## Brief:
Give every entry again, unchanged, and leave its images out.

## Extracted data:
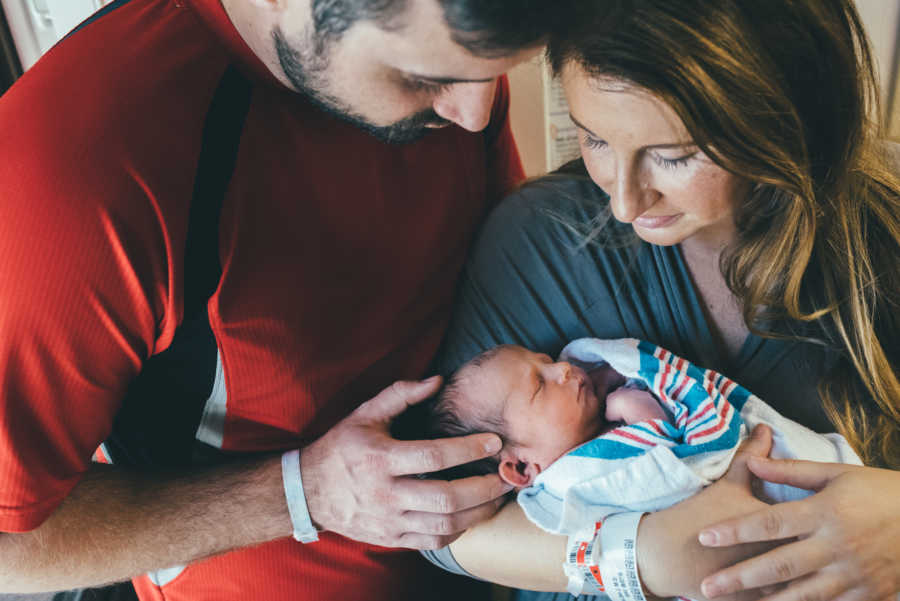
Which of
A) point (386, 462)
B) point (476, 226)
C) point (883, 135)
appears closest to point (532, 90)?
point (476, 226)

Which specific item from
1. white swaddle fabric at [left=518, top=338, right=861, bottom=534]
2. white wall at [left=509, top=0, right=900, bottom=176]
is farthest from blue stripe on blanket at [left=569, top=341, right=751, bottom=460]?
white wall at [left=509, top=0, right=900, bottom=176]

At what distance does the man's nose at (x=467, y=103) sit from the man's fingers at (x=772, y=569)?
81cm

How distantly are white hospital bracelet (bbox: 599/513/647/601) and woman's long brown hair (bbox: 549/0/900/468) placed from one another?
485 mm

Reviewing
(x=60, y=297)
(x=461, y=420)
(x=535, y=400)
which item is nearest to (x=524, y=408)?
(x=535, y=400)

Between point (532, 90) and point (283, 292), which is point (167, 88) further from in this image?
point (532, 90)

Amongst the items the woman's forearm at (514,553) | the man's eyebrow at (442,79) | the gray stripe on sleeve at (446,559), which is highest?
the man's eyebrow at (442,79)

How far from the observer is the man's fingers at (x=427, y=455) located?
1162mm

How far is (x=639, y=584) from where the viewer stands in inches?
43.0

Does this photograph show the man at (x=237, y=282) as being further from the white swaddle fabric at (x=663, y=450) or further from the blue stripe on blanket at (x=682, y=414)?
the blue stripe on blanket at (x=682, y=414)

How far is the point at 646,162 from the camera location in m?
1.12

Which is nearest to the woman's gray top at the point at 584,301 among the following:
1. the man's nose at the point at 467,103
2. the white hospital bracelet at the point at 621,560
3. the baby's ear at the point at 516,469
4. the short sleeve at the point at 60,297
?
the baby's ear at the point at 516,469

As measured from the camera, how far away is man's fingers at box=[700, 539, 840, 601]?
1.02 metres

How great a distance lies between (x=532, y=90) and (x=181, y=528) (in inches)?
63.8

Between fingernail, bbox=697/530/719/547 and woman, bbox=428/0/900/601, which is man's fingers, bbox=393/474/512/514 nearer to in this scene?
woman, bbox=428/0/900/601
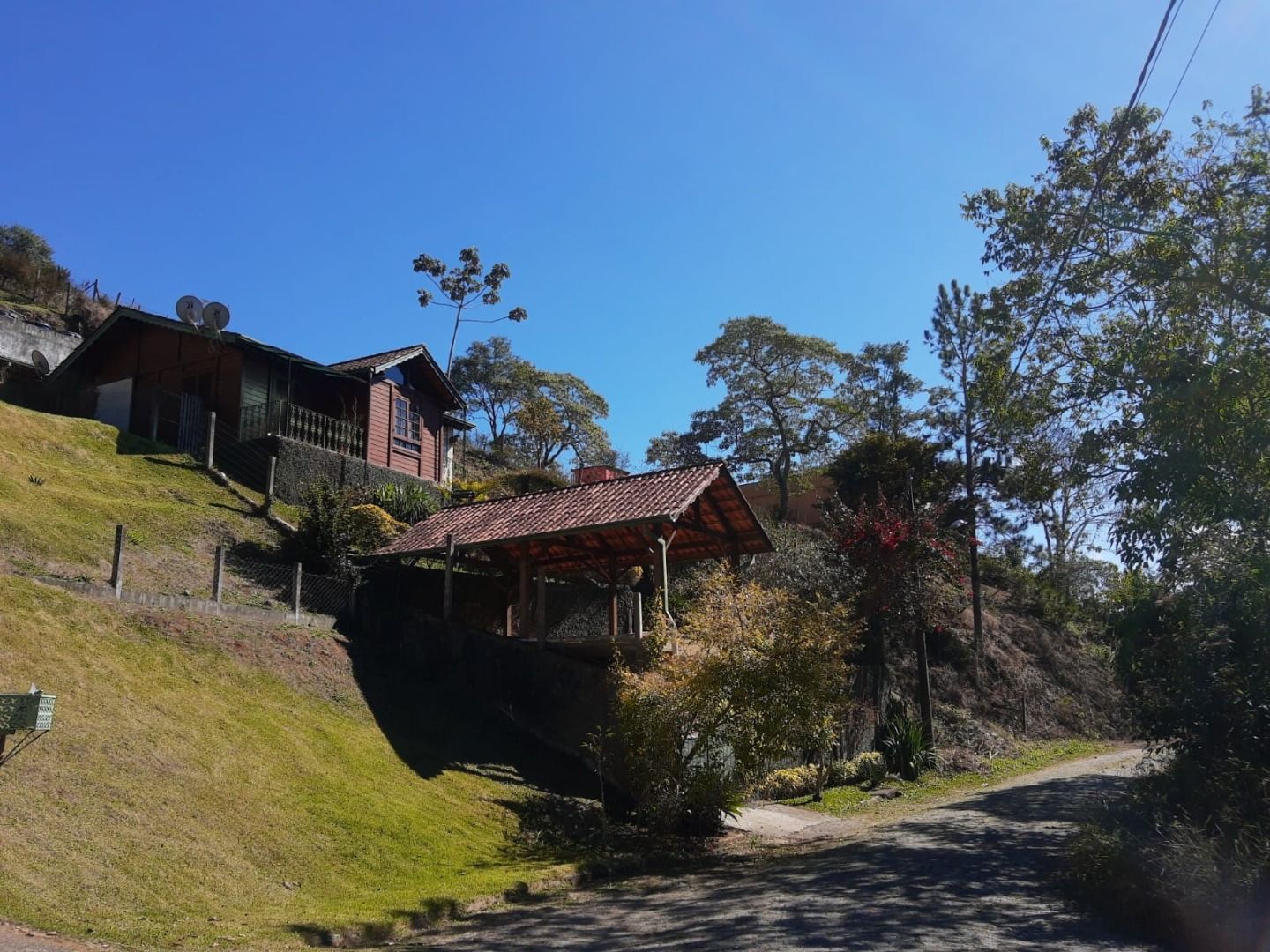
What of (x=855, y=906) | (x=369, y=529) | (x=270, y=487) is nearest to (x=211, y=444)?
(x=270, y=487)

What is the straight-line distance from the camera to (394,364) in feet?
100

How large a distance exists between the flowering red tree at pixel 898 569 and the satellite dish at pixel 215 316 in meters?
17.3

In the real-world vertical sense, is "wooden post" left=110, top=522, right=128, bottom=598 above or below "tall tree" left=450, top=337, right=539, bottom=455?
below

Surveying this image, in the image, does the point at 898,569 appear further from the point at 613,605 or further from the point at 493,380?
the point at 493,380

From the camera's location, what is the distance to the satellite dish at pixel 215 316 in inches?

## The completed task:
Which of
A) point (386, 462)
B) point (476, 226)
C) point (883, 135)
appears closest to point (532, 90)?
point (476, 226)

Which specific item from
1. white swaddle fabric at [left=518, top=338, right=861, bottom=534]
2. white wall at [left=509, top=0, right=900, bottom=176]
is farthest from blue stripe on blanket at [left=569, top=341, right=751, bottom=460]?
white wall at [left=509, top=0, right=900, bottom=176]

At what distance does the man's nose at (x=467, y=103) sit from the man's fingers at (x=772, y=569)?
81cm

How distantly are white hospital bracelet (bbox: 599/513/647/601) and woman's long brown hair (bbox: 549/0/900/468) placed from one another?
485 mm

Reviewing
(x=60, y=297)
(x=461, y=420)
(x=535, y=400)
which item is nearest to (x=524, y=408)?
(x=535, y=400)

Between point (532, 90) and point (283, 292), which is point (167, 88) further from in this image?
point (532, 90)

Amongst the items the woman's forearm at (514,553) | the man's eyebrow at (442,79) | the gray stripe on sleeve at (446,559), which is highest?
the man's eyebrow at (442,79)

How far from the observer is the man's fingers at (x=427, y=455) located?
1162mm

How far is (x=639, y=584) from where the viewer stands in inches?
43.0

Does this photograph show the man at (x=237, y=282) as being further from the white swaddle fabric at (x=663, y=450) or further from the blue stripe on blanket at (x=682, y=414)?
the blue stripe on blanket at (x=682, y=414)

How far is the point at 646,162 from the camera location in m?
1.12

Which is nearest to the woman's gray top at the point at 584,301 among the following:
1. the man's nose at the point at 467,103
2. the white hospital bracelet at the point at 621,560
3. the baby's ear at the point at 516,469
4. the short sleeve at the point at 60,297
?
the baby's ear at the point at 516,469

As measured from the camera, how far away is man's fingers at box=[700, 539, 840, 601]?
1.02 metres

How great a distance lies between (x=532, y=90) and (x=181, y=528) (in inches)?
63.8

Between fingernail, bbox=697/530/719/547 and woman, bbox=428/0/900/601, which is man's fingers, bbox=393/474/512/514 nearer to in this scene?
woman, bbox=428/0/900/601
What of (x=855, y=906) | (x=369, y=529) | (x=270, y=487) is nearest to (x=211, y=444)?
(x=270, y=487)

What is the straight-line distance from the camera to (394,364) in feet?
100

How large a distance exists between the flowering red tree at pixel 898 569 and the satellite dish at pixel 215 316 in meters?
17.3

In the real-world vertical sense, is "wooden post" left=110, top=522, right=128, bottom=598 above or below "tall tree" left=450, top=337, right=539, bottom=455?
below

Surveying this image, in the image, does the point at 898,569 appear further from the point at 613,605 or further from the point at 493,380?
the point at 493,380

From the camera's location, what is the distance to the satellite dish at pixel 215 316 in inches?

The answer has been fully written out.